To provide more information, we also included other FPGA-accelerated dense optical flow implementations in this table. Note that it is difficult or even impossible to compare the different implementations fairly because they are quite different in terms of hardware architecture, working frequency, resource used, image size and content, density, iteration numbers, accuracy, power consumption, and so forth. For example, the table shows that Gultekin is faster in PPS than our work even with lower frequency hardware. However, this speed difference is primarily a result of the different number of iterations. Gultekin only iterates once, whereas our implementation iterates hundreds of times for a higher accuracy. However, the AAE of Gultekin is very small. This point deserves more explanation and analysis. AAE is the average angular error of all pixels over the entire frame. The camera for Gultiken's test image sequence was fixed, and only a small number of pixels (the outline of the moving objects) moved between two consecutive frames. Therefore, according to Equation (2), AE = 0 because u = 0, v = 0, u r = 0, and v r = 0 on these fixed pixels. Because the number of fixed pixels is considerably greater than the number of moved pixels, the AAE becomes very small. In the contrast, our camera was moved between the two consecutive frames. As a consequence, almost all pixels moved, and even shadows and occlusions changed accordingly. Therefore, our AAE is higher than that of Gultiken. Therefore, AAE should be compared based on the same test image. However, as mentioned in Section 6.2, CBG usually performs better than HS for the situations of natural scenes that slight changes in brightness occurs, particularly for scenarios where the camera is moved by different frames.

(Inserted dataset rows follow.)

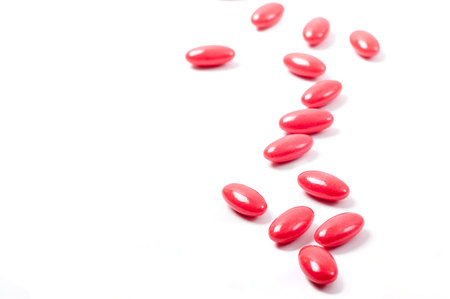 May red pills lay on white backgroundの写真素材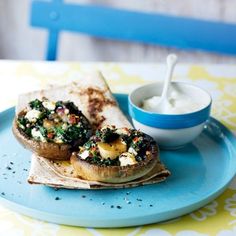 a blue plate topped with a pita sandwich next to a bowl of yogurt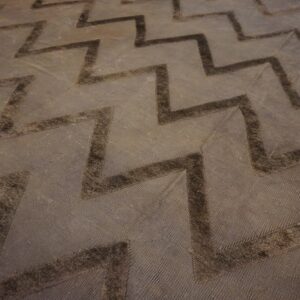 Close-up of a dark brown rug with a raised, tonal chevron pattern over a textured background.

As shown in the table, the basic HS model was generally selected in other FPGA implementations due to its simplicity. Most of these works that we use for comparison use low-level HDL to describe their algorithms, which is a completely hardware design work that requires long development time.
CONCLUSION
Optical flow computation plays an important role in real-world computer vision systems. Researchers have developed various algorithms to deal with different situations. These algorithms can be divided into three models: HS, CLG, and CBG. For those applications requiring high performance and low power consumption, FPGA is generally considered a suitable computing platform. However, although CBG is more suitable for some natural scenes, due to the complexity of HDL programming, only the simplest HS model are widely implemented by various FPGA platforms.
This article provided a common workflow of the variational optical flow computation that is suitable for all the algorithms belonging to the three categories of models. As a representative case, this article proposed an implementation of the CBG model optimized on the Xilinx ZYNQ FPGA SoC and demonstrated the use of C rather than HDLs to implement a high-quality optical flow algorithm on a FPGA-accelerated heterogeneous SoC. Our implementation obtained two major improvements. First, the code development process for FPGA is significantly simplified. The HLS tools relieve engineers of nontrivial low-level details. It is more efficient and produces more robust codes. Second, the computation speed of the optical flow is significantly improved. We achieved a 32-fold improvement in the computation speed compared with the pure software approach while retaining a low energy consumption. Notably, the implementation also runs faster than a mainstream PC while consuming significantly less energy.
The results demonstrate that off-the-shelf commercial FPGA SoCs coupled with development tools have the potential to provide a high-performance and high-efficiency platform for real-world embedded computer vision systems. The proposed optimization provides a very useful solution for implementing the middle-level optical flow algorithms on FPGA-based platforms.